- **GIVEN TASK**
Find the line containing "How far is pixel". Reproduce it and every line after it up to the end of the records, exactly as written.

- **DATA SHOWN**
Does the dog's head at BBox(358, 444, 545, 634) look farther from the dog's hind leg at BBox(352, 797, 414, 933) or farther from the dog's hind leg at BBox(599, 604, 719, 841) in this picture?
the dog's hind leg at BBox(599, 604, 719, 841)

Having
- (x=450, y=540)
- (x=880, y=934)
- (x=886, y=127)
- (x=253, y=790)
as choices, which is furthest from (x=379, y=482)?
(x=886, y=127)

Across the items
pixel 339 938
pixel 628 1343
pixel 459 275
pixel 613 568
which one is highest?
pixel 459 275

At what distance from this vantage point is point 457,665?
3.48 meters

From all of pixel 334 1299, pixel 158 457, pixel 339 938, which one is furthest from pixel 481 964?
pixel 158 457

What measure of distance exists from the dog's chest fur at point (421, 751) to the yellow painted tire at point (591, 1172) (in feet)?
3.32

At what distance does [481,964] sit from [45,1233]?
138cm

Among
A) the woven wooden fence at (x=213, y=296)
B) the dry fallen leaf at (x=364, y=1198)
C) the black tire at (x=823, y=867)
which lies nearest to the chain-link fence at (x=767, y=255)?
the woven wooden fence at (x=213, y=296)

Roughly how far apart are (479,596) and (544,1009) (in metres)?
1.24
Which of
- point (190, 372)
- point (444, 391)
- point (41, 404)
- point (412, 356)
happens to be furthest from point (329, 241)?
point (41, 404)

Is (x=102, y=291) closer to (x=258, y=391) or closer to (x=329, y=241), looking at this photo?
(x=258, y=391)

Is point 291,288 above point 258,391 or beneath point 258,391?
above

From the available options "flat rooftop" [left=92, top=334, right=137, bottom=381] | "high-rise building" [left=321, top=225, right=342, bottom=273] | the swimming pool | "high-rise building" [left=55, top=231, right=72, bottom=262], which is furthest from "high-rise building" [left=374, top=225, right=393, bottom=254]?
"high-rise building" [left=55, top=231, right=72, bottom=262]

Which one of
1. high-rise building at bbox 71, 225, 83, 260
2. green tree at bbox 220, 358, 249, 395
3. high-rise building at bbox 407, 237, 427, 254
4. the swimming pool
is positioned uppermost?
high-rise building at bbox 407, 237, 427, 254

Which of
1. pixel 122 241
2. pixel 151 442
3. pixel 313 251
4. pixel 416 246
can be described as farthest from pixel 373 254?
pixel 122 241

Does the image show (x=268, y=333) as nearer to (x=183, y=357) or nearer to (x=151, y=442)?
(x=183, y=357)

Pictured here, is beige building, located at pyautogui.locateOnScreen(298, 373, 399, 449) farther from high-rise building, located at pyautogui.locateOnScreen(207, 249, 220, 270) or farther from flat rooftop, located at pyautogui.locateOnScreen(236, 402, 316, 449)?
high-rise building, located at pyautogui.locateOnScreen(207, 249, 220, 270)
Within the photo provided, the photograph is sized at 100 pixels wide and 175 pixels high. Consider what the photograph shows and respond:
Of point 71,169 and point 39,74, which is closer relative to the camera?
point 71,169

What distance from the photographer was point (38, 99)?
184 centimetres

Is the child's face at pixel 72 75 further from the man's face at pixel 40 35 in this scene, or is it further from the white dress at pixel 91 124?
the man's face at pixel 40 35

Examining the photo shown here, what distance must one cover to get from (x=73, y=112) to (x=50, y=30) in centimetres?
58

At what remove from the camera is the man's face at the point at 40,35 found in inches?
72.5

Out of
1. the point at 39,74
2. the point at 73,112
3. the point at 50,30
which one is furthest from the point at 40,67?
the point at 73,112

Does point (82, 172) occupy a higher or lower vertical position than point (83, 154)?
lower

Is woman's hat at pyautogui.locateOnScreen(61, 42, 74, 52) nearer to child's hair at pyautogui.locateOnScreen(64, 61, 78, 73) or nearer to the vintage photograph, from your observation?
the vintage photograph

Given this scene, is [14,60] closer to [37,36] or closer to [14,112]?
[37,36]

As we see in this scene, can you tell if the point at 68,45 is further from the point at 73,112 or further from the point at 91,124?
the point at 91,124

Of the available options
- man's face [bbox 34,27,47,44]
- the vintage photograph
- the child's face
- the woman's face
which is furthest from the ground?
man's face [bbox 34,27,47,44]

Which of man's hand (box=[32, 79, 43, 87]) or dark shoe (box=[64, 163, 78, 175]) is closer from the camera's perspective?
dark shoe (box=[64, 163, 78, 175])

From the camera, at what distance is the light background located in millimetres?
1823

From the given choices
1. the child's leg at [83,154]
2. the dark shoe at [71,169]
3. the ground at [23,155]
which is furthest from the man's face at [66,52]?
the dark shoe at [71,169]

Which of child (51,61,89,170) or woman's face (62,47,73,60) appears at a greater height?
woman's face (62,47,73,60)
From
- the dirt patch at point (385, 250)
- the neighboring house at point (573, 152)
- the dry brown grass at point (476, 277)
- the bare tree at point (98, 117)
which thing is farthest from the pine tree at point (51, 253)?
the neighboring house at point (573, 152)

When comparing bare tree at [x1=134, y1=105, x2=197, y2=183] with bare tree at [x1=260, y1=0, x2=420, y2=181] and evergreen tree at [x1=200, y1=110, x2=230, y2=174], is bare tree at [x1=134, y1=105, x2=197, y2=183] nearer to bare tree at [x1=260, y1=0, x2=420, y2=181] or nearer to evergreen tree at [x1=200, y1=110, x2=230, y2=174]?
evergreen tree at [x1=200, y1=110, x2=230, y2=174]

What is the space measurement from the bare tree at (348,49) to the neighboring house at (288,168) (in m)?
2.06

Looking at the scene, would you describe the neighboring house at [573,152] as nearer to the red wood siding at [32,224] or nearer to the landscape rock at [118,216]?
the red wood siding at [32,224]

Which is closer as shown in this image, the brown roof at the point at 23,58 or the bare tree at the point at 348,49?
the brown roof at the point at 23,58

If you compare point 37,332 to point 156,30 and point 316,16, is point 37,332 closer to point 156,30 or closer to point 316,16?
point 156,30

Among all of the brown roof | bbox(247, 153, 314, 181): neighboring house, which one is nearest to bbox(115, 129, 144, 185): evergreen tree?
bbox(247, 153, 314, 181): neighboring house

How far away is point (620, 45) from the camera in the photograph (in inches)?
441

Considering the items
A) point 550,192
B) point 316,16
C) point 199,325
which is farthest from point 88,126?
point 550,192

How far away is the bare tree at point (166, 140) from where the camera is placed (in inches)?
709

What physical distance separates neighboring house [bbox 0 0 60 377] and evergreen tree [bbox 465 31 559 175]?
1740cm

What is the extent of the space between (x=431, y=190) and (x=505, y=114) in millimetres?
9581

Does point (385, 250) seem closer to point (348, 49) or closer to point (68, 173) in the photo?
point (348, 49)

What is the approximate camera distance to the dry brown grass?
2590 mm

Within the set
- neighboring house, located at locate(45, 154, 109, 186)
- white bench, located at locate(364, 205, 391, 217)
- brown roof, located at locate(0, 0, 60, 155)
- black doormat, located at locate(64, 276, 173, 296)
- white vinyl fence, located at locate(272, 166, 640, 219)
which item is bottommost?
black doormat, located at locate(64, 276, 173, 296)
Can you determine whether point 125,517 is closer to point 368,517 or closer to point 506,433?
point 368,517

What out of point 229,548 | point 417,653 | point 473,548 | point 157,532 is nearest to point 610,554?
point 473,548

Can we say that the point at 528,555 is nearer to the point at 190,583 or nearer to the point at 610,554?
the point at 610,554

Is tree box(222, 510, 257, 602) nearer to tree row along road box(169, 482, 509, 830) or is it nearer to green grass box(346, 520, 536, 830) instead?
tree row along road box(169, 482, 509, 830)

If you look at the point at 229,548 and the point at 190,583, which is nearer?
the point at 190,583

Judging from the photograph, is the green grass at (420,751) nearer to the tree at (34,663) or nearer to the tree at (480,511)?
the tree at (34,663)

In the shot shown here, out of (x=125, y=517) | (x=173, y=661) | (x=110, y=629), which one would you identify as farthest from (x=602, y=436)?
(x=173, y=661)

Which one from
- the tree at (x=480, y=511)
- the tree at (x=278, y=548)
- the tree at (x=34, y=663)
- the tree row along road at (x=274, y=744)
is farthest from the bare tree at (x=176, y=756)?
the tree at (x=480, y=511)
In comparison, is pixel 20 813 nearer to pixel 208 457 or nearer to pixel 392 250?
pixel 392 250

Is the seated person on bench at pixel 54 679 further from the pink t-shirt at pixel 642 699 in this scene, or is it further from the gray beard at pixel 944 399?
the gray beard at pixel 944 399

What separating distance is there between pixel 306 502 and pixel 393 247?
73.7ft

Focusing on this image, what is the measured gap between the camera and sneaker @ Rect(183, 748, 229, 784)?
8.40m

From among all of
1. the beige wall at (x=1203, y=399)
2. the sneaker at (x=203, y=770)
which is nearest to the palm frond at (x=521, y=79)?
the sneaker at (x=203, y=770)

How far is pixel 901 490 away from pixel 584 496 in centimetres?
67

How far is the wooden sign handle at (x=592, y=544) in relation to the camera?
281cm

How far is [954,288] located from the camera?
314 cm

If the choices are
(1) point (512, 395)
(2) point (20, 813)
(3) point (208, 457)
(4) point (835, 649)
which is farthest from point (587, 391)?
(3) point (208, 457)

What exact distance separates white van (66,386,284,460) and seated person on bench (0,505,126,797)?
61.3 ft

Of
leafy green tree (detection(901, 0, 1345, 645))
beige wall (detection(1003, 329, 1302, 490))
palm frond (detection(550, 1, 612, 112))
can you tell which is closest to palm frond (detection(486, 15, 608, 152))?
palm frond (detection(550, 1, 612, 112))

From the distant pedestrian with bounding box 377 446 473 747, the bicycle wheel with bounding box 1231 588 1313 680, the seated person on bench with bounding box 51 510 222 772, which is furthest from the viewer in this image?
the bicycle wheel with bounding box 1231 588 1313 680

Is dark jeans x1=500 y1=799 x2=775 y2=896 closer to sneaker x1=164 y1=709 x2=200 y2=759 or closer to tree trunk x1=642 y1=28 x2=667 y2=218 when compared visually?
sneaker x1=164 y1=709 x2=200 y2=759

- **RESPONSE FOR THIS EXERCISE**
How far is pixel 901 490 away from pixel 584 496 in centimetres?
67

How far is the wooden sign handle at (x=592, y=544) in relation to the camera?
281cm

How far is [954,288] located from the camera?
314 cm

If the choices are
(1) point (512, 395)
(2) point (20, 813)
(3) point (208, 457)
(4) point (835, 649)
which is farthest from point (587, 391)?
(3) point (208, 457)

What exact distance separates white van (66,386,284,460) and seated person on bench (0,505,126,797)?
61.3 ft

Of
leafy green tree (detection(901, 0, 1345, 645))
beige wall (detection(1003, 329, 1302, 490))
palm frond (detection(550, 1, 612, 112))
can you tell which is closest to palm frond (detection(486, 15, 608, 152))?
palm frond (detection(550, 1, 612, 112))

From the distant pedestrian with bounding box 377 446 473 747, the bicycle wheel with bounding box 1231 588 1313 680, the seated person on bench with bounding box 51 510 222 772, which is furthest from the viewer in this image?
the bicycle wheel with bounding box 1231 588 1313 680

Is dark jeans x1=500 y1=799 x2=775 y2=896 closer to sneaker x1=164 y1=709 x2=200 y2=759 or closer to tree trunk x1=642 y1=28 x2=667 y2=218 when compared visually?
sneaker x1=164 y1=709 x2=200 y2=759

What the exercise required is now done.